The first is from Jesus, spoken to His disciples on the night before He died.  He'd already told them that He would soon suffer, be killed, and rise, words which made them anxious enough.  But then He added that they, too, would have trouble in this world, no doubt causing them to imagine way worse than the kind of trouble He'd already predicted they would have.  And then, sort of like the overly-confident Mother who assures a child that the shot he will receive won't hurt all that much, Jesus adds, "Take heart!  I have overcome the world." (John 16:33).  I wonder if the disciples were reassured by this.

And yet, of course, Jesus' Words were and are true.  He has overcome the world, and its troubles, not only in His having won the victory over the world's inheritance of sin, evil, and death, but also in His having transformed the very nature of the "trouble" of this world.
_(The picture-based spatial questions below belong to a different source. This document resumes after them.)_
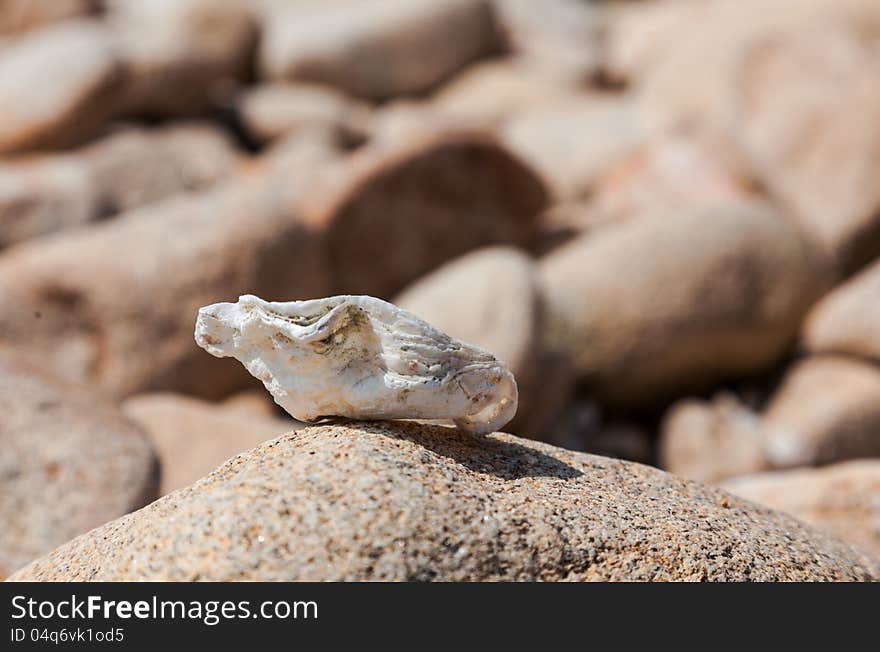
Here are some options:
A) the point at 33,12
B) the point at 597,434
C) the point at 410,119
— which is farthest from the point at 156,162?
the point at 597,434

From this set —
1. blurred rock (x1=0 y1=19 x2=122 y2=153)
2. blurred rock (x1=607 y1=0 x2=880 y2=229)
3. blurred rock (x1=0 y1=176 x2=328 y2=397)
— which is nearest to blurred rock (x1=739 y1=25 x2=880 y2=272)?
blurred rock (x1=607 y1=0 x2=880 y2=229)

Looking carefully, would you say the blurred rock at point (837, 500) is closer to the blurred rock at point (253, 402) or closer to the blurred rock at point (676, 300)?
the blurred rock at point (676, 300)

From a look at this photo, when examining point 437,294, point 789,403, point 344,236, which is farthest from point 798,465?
point 344,236

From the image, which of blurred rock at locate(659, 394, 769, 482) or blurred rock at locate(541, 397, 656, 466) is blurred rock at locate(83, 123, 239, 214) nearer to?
blurred rock at locate(541, 397, 656, 466)

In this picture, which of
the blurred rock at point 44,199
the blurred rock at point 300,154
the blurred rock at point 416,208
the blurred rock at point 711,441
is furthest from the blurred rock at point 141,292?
the blurred rock at point 711,441

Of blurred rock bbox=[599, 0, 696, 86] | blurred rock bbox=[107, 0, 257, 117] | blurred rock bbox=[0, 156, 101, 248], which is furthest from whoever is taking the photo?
blurred rock bbox=[599, 0, 696, 86]

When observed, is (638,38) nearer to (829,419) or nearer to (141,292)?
(829,419)

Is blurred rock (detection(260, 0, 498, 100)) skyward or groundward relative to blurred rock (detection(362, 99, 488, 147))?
skyward
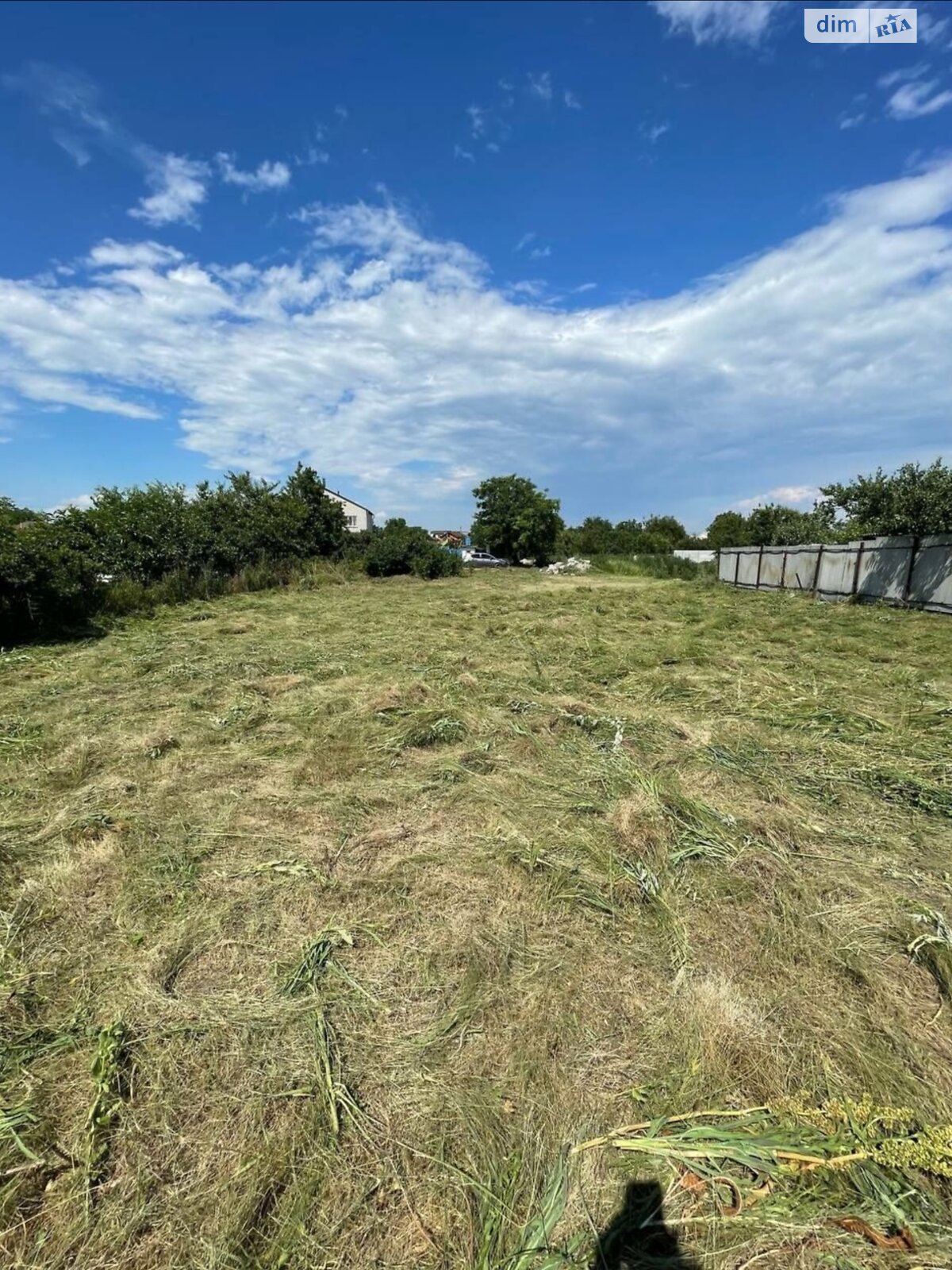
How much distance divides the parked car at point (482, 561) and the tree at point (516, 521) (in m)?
2.38

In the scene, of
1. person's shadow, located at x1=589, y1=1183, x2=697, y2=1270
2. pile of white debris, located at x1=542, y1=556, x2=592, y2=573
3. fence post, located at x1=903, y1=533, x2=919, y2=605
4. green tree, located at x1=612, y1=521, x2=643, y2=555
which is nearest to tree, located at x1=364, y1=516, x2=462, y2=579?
pile of white debris, located at x1=542, y1=556, x2=592, y2=573

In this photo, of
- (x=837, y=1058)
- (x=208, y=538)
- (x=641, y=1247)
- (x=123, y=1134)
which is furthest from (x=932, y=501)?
(x=208, y=538)

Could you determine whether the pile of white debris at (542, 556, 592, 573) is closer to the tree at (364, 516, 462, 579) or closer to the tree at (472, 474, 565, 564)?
the tree at (472, 474, 565, 564)

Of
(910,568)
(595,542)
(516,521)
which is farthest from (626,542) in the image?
(910,568)

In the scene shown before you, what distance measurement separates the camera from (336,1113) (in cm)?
164

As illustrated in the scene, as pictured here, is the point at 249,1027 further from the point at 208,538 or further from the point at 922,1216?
the point at 208,538

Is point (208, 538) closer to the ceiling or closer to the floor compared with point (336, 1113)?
closer to the ceiling

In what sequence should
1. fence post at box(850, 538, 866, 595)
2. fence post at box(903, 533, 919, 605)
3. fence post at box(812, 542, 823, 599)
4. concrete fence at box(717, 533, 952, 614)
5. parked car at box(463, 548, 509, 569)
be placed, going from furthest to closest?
parked car at box(463, 548, 509, 569) < fence post at box(812, 542, 823, 599) < fence post at box(850, 538, 866, 595) < fence post at box(903, 533, 919, 605) < concrete fence at box(717, 533, 952, 614)

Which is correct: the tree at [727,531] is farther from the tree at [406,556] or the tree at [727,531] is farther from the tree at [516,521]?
the tree at [406,556]

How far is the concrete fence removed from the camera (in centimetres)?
1141

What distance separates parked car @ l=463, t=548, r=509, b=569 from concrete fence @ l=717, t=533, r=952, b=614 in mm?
16402

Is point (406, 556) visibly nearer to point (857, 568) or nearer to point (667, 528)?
point (857, 568)

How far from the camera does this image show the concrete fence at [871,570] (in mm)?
11406

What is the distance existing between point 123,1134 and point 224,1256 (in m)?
0.47
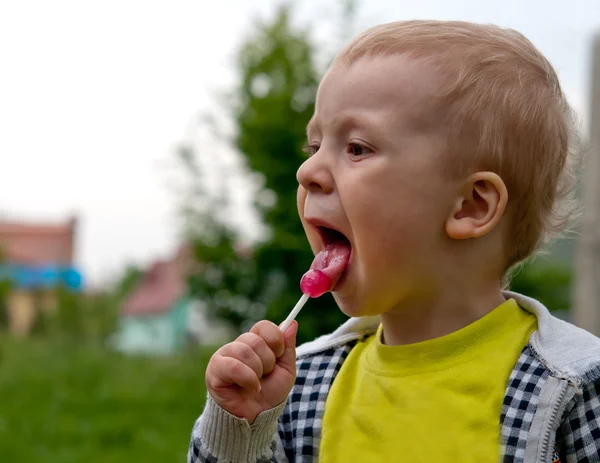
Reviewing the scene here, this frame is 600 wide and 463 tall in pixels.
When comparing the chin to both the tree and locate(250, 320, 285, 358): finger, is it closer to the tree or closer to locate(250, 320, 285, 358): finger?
locate(250, 320, 285, 358): finger

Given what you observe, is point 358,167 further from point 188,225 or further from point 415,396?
point 188,225

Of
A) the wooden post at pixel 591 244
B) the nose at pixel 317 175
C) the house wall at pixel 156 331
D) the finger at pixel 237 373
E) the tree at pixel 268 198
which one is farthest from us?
the house wall at pixel 156 331

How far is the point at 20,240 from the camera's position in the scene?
8.38 meters

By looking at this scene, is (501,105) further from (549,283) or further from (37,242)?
(37,242)

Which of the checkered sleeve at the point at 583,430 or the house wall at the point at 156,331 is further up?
the checkered sleeve at the point at 583,430

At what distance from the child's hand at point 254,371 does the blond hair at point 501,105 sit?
0.39m

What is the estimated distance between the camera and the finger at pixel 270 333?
1288mm

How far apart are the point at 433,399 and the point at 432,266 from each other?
21 centimetres

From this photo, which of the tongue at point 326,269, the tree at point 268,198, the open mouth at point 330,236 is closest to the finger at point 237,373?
the tongue at point 326,269

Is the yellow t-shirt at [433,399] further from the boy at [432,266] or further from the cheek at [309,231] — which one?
the cheek at [309,231]

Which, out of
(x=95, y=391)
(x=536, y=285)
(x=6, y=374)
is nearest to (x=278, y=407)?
(x=95, y=391)

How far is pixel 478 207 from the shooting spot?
1374mm

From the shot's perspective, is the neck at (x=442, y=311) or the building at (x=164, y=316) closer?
the neck at (x=442, y=311)

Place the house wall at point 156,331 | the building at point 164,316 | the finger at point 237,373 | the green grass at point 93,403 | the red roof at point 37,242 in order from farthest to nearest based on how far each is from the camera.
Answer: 1. the red roof at point 37,242
2. the house wall at point 156,331
3. the building at point 164,316
4. the green grass at point 93,403
5. the finger at point 237,373
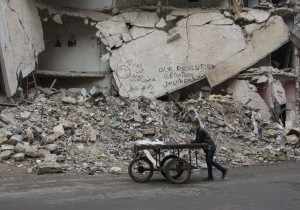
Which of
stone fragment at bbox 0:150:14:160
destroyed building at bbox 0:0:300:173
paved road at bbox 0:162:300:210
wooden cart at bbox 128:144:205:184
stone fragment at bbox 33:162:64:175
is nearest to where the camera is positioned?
paved road at bbox 0:162:300:210

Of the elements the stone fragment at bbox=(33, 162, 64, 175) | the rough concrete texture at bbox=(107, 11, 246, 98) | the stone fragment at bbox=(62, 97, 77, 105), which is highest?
the rough concrete texture at bbox=(107, 11, 246, 98)

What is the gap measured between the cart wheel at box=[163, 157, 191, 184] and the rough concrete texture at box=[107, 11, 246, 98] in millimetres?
8724

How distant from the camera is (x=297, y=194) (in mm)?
11000

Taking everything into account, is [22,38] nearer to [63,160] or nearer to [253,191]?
[63,160]

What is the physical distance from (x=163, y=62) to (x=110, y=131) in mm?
4996

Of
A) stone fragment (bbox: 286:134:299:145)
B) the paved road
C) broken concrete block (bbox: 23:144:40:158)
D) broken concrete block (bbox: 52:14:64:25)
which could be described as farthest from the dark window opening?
broken concrete block (bbox: 23:144:40:158)

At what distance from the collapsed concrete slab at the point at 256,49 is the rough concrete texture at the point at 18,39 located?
6707 mm

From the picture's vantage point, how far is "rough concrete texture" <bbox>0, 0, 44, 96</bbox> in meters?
18.2

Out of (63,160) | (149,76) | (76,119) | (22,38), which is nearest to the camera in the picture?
(63,160)

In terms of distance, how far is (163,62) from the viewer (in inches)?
849

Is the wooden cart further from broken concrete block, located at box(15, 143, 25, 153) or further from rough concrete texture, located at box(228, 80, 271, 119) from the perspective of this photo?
rough concrete texture, located at box(228, 80, 271, 119)

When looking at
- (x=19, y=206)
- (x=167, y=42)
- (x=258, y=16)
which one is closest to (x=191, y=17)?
(x=167, y=42)

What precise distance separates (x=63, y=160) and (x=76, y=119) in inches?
116

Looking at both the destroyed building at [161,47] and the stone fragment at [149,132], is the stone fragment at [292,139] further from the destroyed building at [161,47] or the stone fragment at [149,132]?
Result: the stone fragment at [149,132]
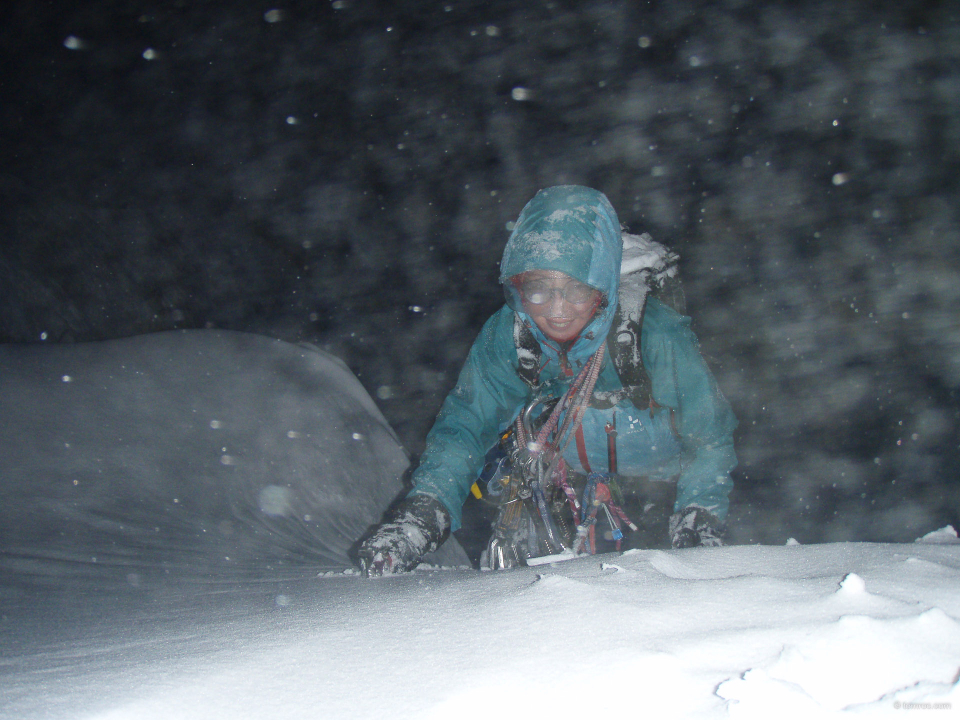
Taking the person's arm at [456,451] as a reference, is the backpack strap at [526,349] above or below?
above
For the second warning about trouble comes from St. Paul, when he advises, "those who marry will have trouble", using the same word that John used for "trouble".  And, no doubt, married people know about the trouble that comes from having to live that closely with another human being.  It's trouble, but, in Christ, it becomes good trouble.  The trouble the enemy would use to break up a marriage, God can use to strengthen and deepen it.  The trouble that the world uses to deter believers can be used by God to give us a holy tenacity.  Joseph in Egypt testifies to this when he says to his brothers, "What you intended for evil, God used for good" (Genesis 50:20).

So, dear friends, since you and I will have trouble, let's invite Jesus into it, so that we can indeed take heart, knowing that He has overcome the world, and its troubles, as we see them used by Him for good.